Mr. Trump, though, has not been so discreet. He posted to Truth Social that the “Marxists and Fascists in the DOJ and FBI are going after me at a level and speed never seen before in our Country, and I did nothing wrong.” He wrote of Mr. Biden, who is also under investigation for his handling of documents, that “nothing happens to him.” He added in reference to Mr. Smith, a former war crimes prosecutor, “I have a much different prosecutor, a Trump hater.”   

While NBC News added that neither Mr. Garland nor his principal deputy, Lisa Monaco, were at that meeting, another signal that charges against Mr. Trump could be coalescing is the convening of a second grand jury in Florida — one has for months been meeting at the District of Columbia — in connection with the documents probe.
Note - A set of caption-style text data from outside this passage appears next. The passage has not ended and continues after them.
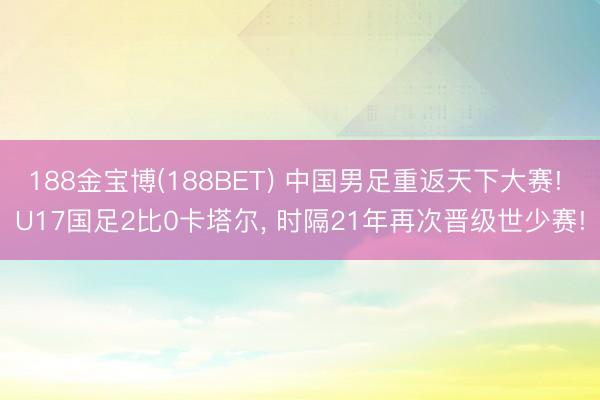 188金宝博(188BET) 中国男足重返天下大赛! U17国足2比0卡塔尔， 时隔21年再次晋级世少赛!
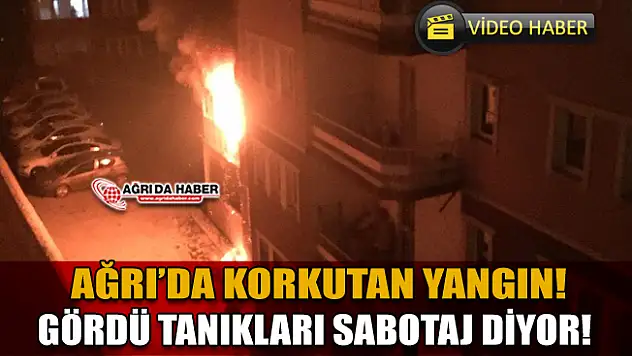 Ağrı'da Gece Yarısı Korkutan Yangın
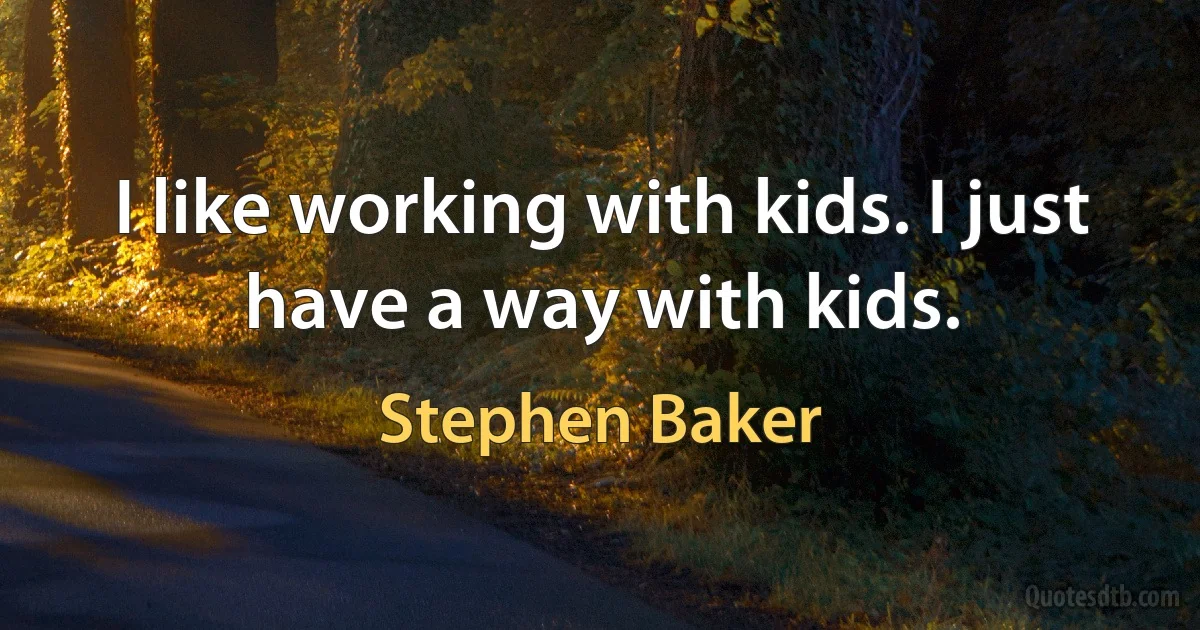 I like working with kids. I just have a way with kids. (Stephen Baker)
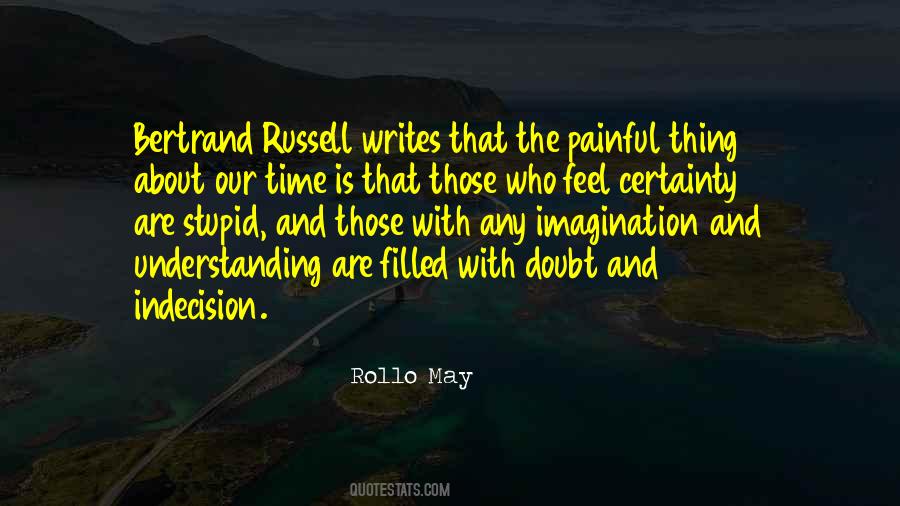 Rollo May Quotes #710632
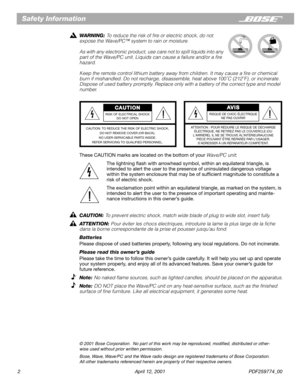 Page 2 
2 April 12, 2001 PDF259774_00 
Safety Information 
WARNING:   
To reduce the risk of ﬁre or electric shock, do not 
expose the Wave/PC™ system to rain or moisture. 
As with any electronic product, use care not to spill liquids into any 
part of the Wave/PC unit. Liquids can cause a failure and/or a ﬁre 
hazard.
Keep the remote control lithium battery away from children. It may cause a ﬁre or chemical 
burn if mishandled. Do not recharge, disassemble, heat above 100˚C (212˚F), or incinerate. 
Dispose of...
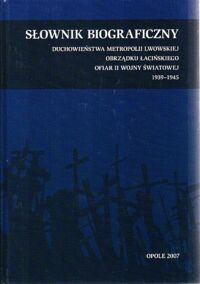 Miniatura okładki Krętosz Józef, ks., Pawłowiczowa Maria /red./ Słownik biograficzny duchowieństwa metropolii lwowskiej obrządku łacińskiego ofiar II wojny światowej 1939-1945.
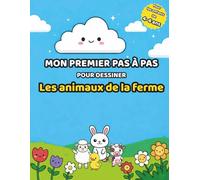 Mon premier pas à pas pour dessiner: Les animaux de la ferme - Méthode simple en 6 étapes pour les enfants de 4 à 6 ans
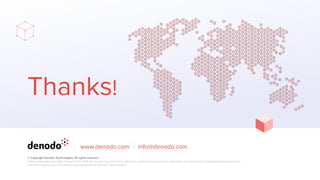 Thanks!
www.denodo.com info@denodo.com
© Copyright Denodo Technologies. All rights reserved
Unless otherwise speciﬁed, no part of this PDF ﬁle may be reproduced or utilized in any for or by any means, electronic or mechanical, including photocopying and
microﬁlm, without prior the written authorization from Denodo Technologies.
 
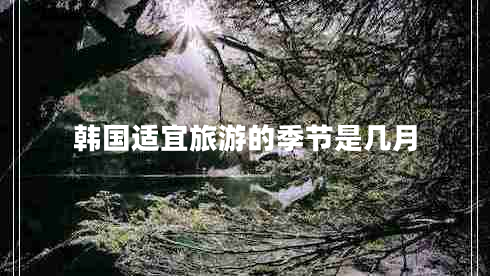 韓國適宜旅游的季節是幾月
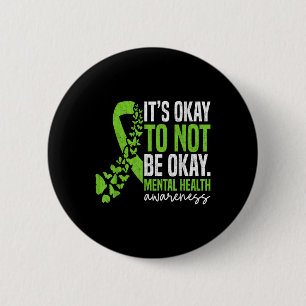 Mental Health Awareness Vintage Its Okay To Not Be 6 Cm Round Badge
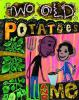 Go to record Two old potatoes and me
Mr. Smith, like another special counsel before him, Robert Mueller, will be guided by DOJ regulations. Part 600 of Title 28 of the Code of Federal Regulations, “General Powers of the Special Counsel,” mandates that “under the circumstances, it would be in the public interest to appoint an outside Special Counsel” in the event of a “conflict of interest” or “other extraordinary circumstances.” 
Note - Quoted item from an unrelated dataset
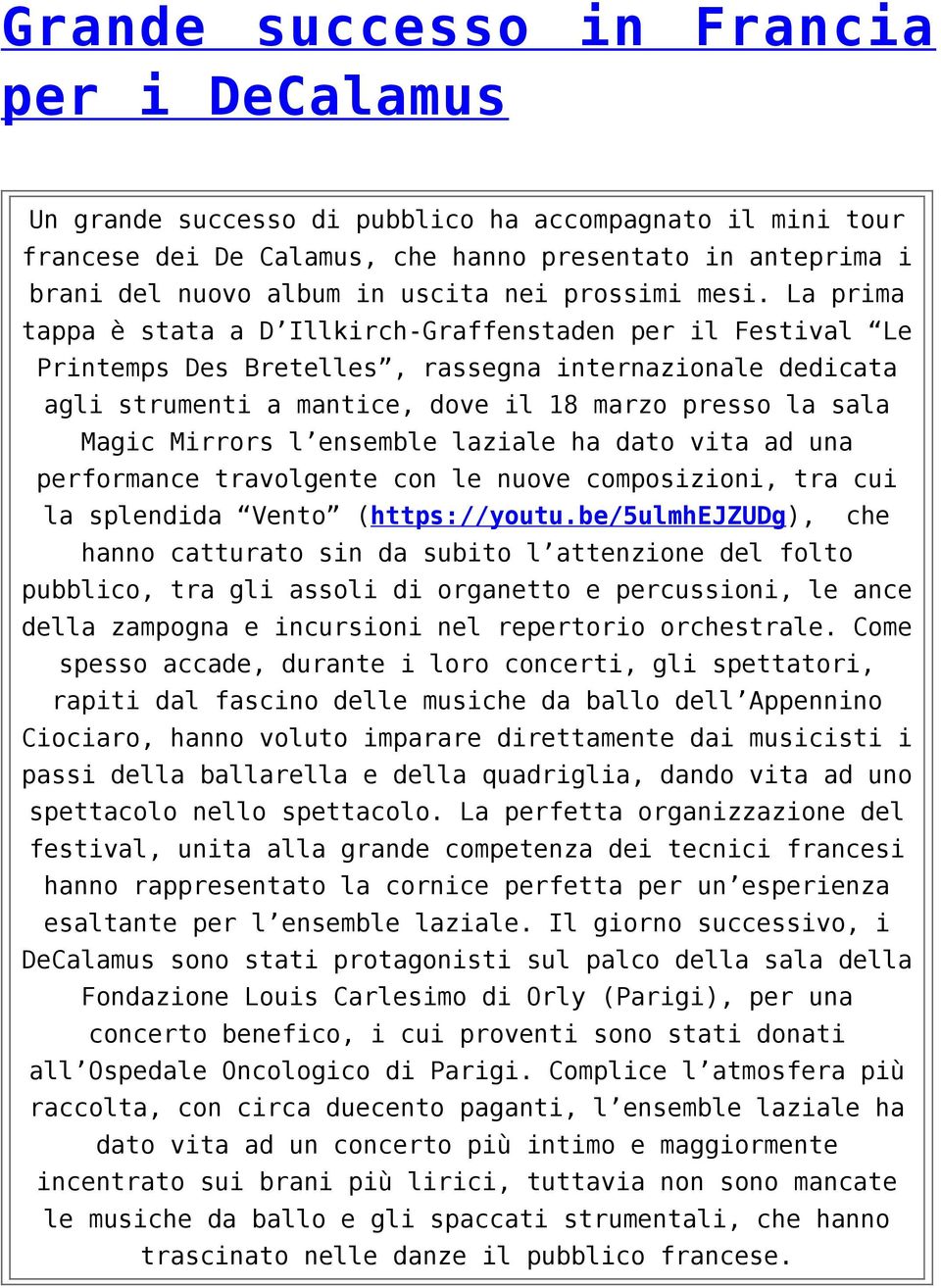 La prima tappa è stata a D Illkirch-Graffenstaden per il Festival Le Printemps Des Bretelles, rassegna internazionale dedicata agli strumenti a mantice, dove il 18 marzo presso la sala Magic Mirrors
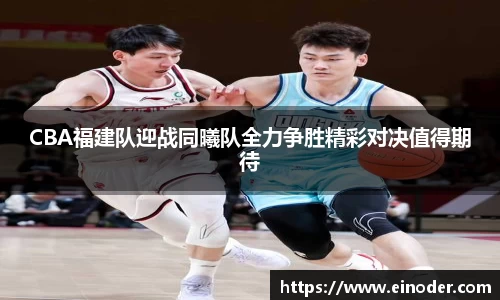 CBA福建队迎战同曦队全力争胜精彩对决值得期待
While the “Special Counsel shall not be subject to the day-to-day supervision of any official of the Department,” the attorney general may request that the special counsel “provide an explanation for any investigative or prosecutorial step” and could conclude that the step is “inappropriate or unwarranted under established Departmental practices.”
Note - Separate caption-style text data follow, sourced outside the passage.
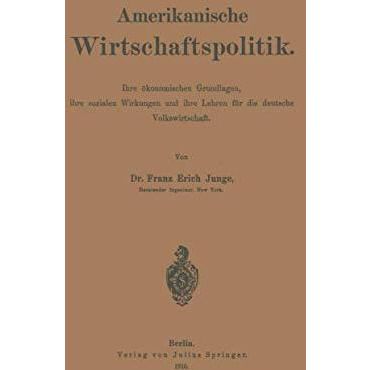 Amerikanische Wirtschaftspolitik: Ihre ?konomischen Grundlagen, ihre sozialen Wi [Paperback]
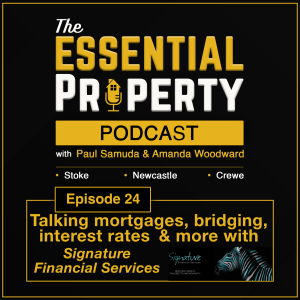 Ep. 24 - Mortgages, Bridging & Interest Rates with Signature Financial Services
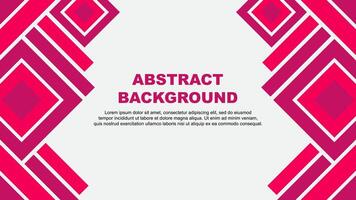 Abstract Background Design Template. Abstract Banner Wallpaper Illustration. Pink vector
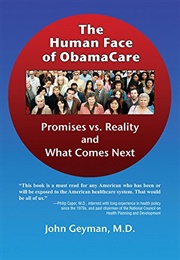 The Human Face of Obamacare (John Geyman)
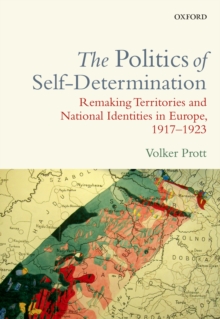 The Politics of Self-Determination : Remaking Territories and National Identities in Europe, 1917-1923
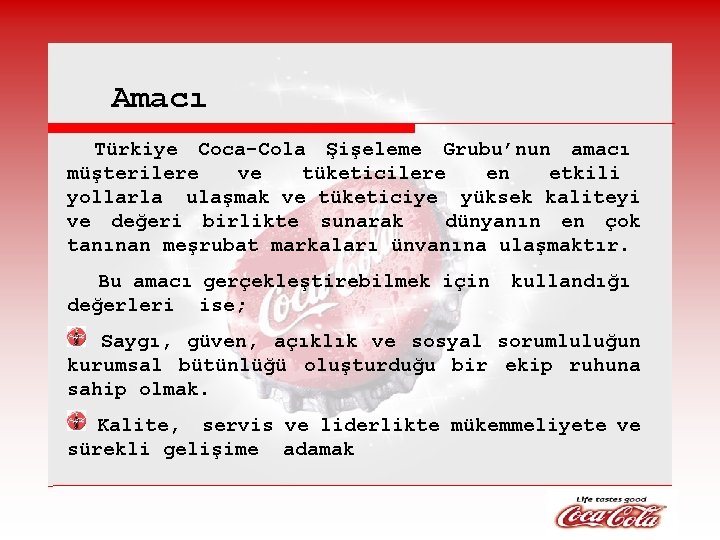 Amacı Türkiye Coca-Cola Şişeleme Grubu’nun amacı müşterilere ve tüketicilere en etkili yollarla ulaşmak ve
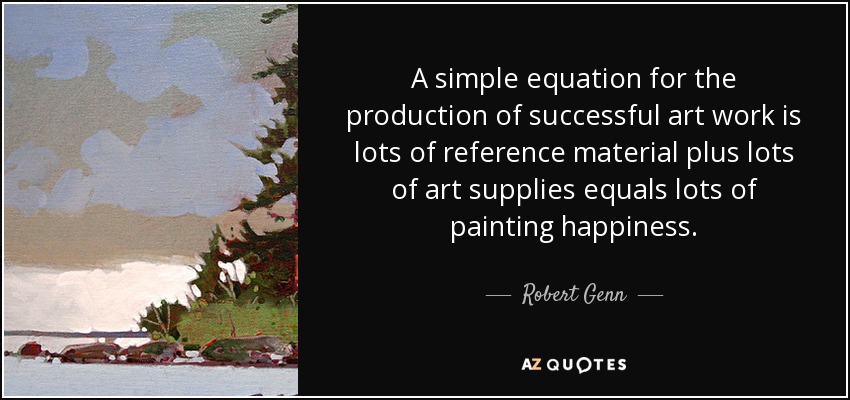 A simple equation for the production of successful art work is lots of reference material plus lots of art supplies equals lots of painting happiness. - Robert Genn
While the “views of the Special Counsel” are accorded “great weight,” they are not inviolate.  If the “Attorney General concludes that a proposed action by a Special Counsel should not be pursued, the Attorney General shall notify Congress.” 

Additionally, Mr. Smith would be required to provide the “Attorney General with a confidential report explaining the prosecution or declination decisions reached by the Special Counsel.” Mr. Garland would then be required to report those findings to Congress, though that disclosure can be “tolled,” or paused, “upon a finding that legitimate investigative or privacy concerns require confidentiality.”

If Mr. Smith reports to Mr. Garland, then Mr. Garland serves at the pleasure of President Biden. The Constitution ordains that the “executive Power shall be vested in a President of the United States of America,” who is charged — and the only one constitutionally charged — with taking “Care that the Laws be faithfully executed.” The Supreme Court has taken this to mean that the entirety of that executive power is vested in the president.

While the high court held in Morrison v. Olson that special counsels — then called independent counsels — did not violate the Framers’ vision of separated powers, they did so only because the counsel did not disturb the power of the executive branch, a view shared by everyone on the court save Justice Antonin Scalia, who saw in independent counsels a grave threat to presidential prerogative.